For robots, grasping and manipulation is hard. One focus of the Centre’s research was enabling robots to master the manipulation of everyday objects in realistic unstructured and dynamic settings. To achieve this, a robot must be able to integrate what it sees with how it moves. The result will be a new generation of robots that can operate effectively in “messy” human environments, and be versatile enough to handle new tasks, new objects and new environments.

This robotic workstation demonstrator showcased the Centre’s capability in vision-enabled robotic grasping in a clear and compelling way to a general audience.  The everyday tasks it replicated included; picking up everyday objects, placing objects, and exchanging objects with a person.  Specifically, in 2020 the aim of the project was to train the robot to receive an item from a person, hand an item to a person and implement the demonstrations on a mobile manipulation platform.


Key Results

In 2020, the project team, implemented the infrastructure for a table-top manipulation demonstrator intended to be installed in a public space and run safely and largely unsupervised by ensuring that the system is robust to failure.  Developments included: a Linux system service to control the life-cycle of demonstrator software and required services and hardware; watch-dog services and automatic error recovery to ensure safety; a behaviour tree for overall system control; and an AR-tag based calibration process to allow users to change the workspace layout.

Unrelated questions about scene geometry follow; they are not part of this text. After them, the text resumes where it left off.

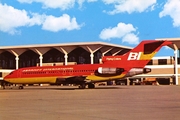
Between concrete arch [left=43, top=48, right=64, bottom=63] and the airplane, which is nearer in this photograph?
the airplane

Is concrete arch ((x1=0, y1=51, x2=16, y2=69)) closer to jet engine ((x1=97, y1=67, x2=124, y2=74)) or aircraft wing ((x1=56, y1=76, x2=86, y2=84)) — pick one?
aircraft wing ((x1=56, y1=76, x2=86, y2=84))

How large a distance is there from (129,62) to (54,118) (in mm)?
35332

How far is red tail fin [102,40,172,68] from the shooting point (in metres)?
46.8

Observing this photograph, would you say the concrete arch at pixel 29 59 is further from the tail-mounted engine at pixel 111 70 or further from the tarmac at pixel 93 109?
the tarmac at pixel 93 109

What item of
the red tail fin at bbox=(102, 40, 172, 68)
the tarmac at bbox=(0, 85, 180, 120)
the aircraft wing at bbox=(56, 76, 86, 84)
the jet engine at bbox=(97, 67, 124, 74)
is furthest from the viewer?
the aircraft wing at bbox=(56, 76, 86, 84)

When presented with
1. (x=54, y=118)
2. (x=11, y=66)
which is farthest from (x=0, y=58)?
(x=54, y=118)

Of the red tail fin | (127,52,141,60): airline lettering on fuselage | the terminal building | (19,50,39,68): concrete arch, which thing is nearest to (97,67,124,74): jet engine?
the red tail fin

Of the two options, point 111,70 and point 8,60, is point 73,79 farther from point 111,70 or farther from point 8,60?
point 8,60

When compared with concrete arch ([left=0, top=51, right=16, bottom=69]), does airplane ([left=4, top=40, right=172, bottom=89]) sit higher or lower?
lower

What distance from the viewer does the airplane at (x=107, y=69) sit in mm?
46531

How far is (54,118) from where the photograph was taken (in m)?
12.5

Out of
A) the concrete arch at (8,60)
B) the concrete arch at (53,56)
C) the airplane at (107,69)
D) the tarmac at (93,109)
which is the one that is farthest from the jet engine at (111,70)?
the concrete arch at (8,60)

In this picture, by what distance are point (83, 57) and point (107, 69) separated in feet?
205

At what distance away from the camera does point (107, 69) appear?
4625 cm
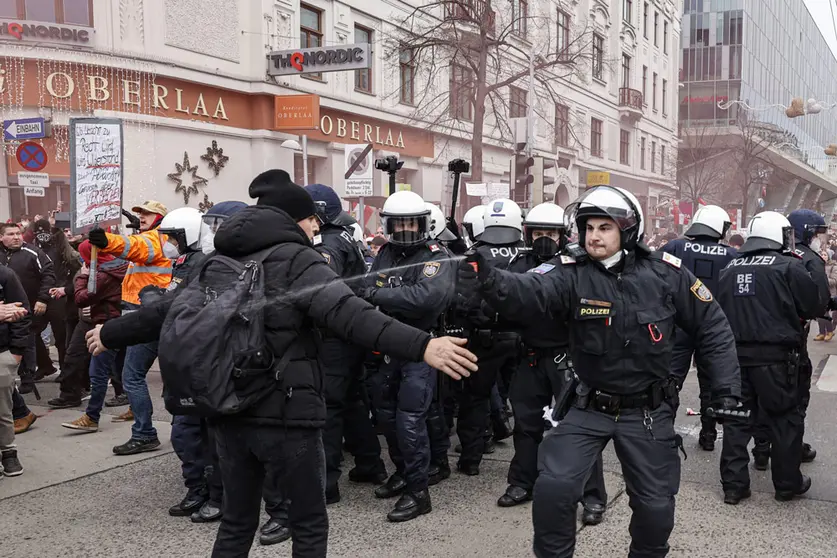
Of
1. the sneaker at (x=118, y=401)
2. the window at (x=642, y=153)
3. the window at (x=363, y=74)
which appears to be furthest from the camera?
the window at (x=642, y=153)

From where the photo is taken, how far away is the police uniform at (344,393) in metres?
4.93

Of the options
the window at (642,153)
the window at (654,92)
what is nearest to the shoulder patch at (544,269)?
the window at (642,153)

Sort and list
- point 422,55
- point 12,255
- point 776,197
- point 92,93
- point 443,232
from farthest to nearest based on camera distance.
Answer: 1. point 776,197
2. point 422,55
3. point 92,93
4. point 12,255
5. point 443,232

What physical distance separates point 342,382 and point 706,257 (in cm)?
313

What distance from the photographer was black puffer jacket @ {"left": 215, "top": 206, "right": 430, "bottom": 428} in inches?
114

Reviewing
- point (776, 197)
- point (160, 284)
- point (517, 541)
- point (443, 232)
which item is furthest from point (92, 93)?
point (776, 197)

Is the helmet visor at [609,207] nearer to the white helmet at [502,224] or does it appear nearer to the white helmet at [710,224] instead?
the white helmet at [502,224]

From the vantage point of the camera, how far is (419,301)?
461 cm

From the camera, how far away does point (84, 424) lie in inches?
265

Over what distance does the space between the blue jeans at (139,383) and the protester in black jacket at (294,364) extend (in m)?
2.84

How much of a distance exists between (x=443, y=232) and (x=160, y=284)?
2.32m

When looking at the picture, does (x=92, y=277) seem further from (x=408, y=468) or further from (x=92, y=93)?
(x=92, y=93)

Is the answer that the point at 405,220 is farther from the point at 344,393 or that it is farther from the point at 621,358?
the point at 621,358

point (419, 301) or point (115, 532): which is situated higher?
point (419, 301)
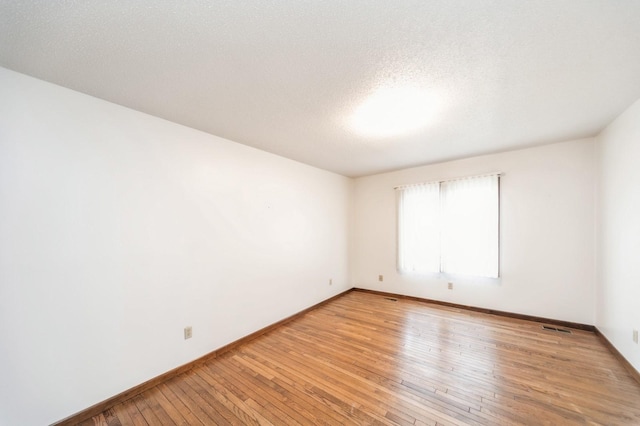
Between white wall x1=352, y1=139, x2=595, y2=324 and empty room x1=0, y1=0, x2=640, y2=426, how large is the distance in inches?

In addition to the robustness aspects of the system, the team also created an interactive demonstrator experience which showcases Centre research results and includes the following: spoken voice call to action with different feedback based on the proximity of detected faces; a pick and place demo; compliant control demo where the robot opens and closes valves; and a hand-over demo where the robot passes an object to the user.

The demonstrator was implemented as a behaviour tree with demo switching and robust error recovery capabilities.  User interaction, for selecting demos and interacting with demos is achieved through a simple web interface.

The demonstrator spent 6 weeks off-site at three different locations, ARM Hub, The Cube QUT and at the World of Drones & Robotics Congress 2020. During these installations the demonstrator operated reliably without constant human supervision and interacted with many hundreds of visitors.

In the final months of 2020, the team continued to add capabilities to the robot including; implementation of a more powerful object recognition system (based on the Centre’s RefineNet-lite), integrating the Centre’s Vision & Language capability, and a new language-to-action interface.

The project team also deployed a version of the demonstrator at the Monash node and open sourced a package of software to interface with Franka-Emika Panda robot.